What to do – Continue the passage below about anger and forgiveness, starting right after its last sentence.

Provided passage –
Paul addresses this issue in his letter to Ephesus. Paul counsels them, “In your anger do not sin: Do not let the sun go down while you are still angry, and do not give the devil a foothold” (Eph. 4:26-27).  Paul’s counsel is to deal with the emotion of anger quickly.  To fail to do so will give the enemy permission to set up camp in your life.  In other words, if you detect unforgiveness in your heart, deal with it quickly.  I know I have pointed this out before, but the word translated “foothold” means territory, a place of legal standing, or even a sanctuary for worship.  If we refuse to forgive even those who have hurt us deeply, it opens a door for the enemy which begins as a foothold but may end as a stronghold. 

If you have struggled with forgiving a family member who hurt you in the past or who keeps hurting you in the present, guard your heart during the holidays.  Satan will scheme to rekindle your anger and bitterness and gain a legal right to torment or oppress you.  He may do this in several ways.

First of all, he may send a spirit to reinforce a feeling that you have been victimized.  This “person” has wounded you and taken away your Hallmark moment.  Victims always feel justified in their bitterness and unforgiveness.  Victims feel as if the “victimizer” needs to pay for their wrongs….to make reparations for the pain they inflicted.  It is easy to feel as if you are exempt from God’s command to forgive, because you are a “victim.”  God says that in Christ you are more than a conqueror, but you deny that truth if you paint yourself as a victim.  You may have been victimized, but that should not determine your identity now.

Supplied data –
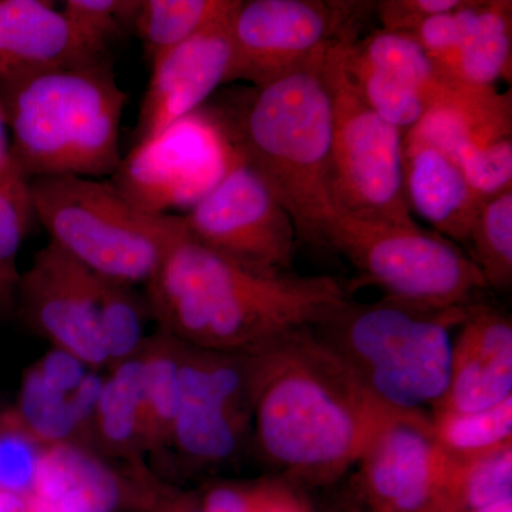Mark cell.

Exercise response –
Secondly, Satan may prompt the hurtful person in your life to “stir the pot” once again by acting in ways that rekindle your hurt and your anger.  This may look like more manipulation surrounding the holidays or the same criticisms or rejection from a person who will be at a family gathering or something worse. You may need to prepare yourself for those moments, avoid the moment altogether, or limit your time around the hurtful person so that Satan does not get to you through them. Ask God to give you wisdom for the situation and to guard your heart against receiving the hurt or to insulate your heart from the effects of that individual.  

You may want to view that person as very broken rather than as an enemy who is always out to get you.  These people are pawns of Satan he is using to attack you. That is his scheme. Jesus instructs us (commands us) to love our enemies. The word he uses for “love” is agape which is not an emotion or even a positive feeling.  It is a decision of the will to always act in the best interest of the other person or to always act in the most redemptive way towards them.  In the same way, forgiveness is a decision to let Jesus judge them, rather than you, and to no longer act in ways that make them pay for what they did to you.  In Luke 6, Jesus goes further and instructs us to pray for our enemies, speak well of them, bless them and do good to them even while they are a continuing source of pain and betrayal.  

The process is much more for your benefit than for theirs.  It keeps bitterness at bay and keeps your heart from being poisoned by the enemy.  Before the holidays, be proactive.  Begin to pray for your enemy.  Ask thy Lord to help you see them as victims of Satan rather than your sworn enemy.  If it is not physically or emotionally safe to be around the person, you can love them from a distance.  Forgiveness is required but reconciliation is conditional.  Ask for wisdom and ask the Lord to replace in your life what the enemy has stolen through a hurtful person.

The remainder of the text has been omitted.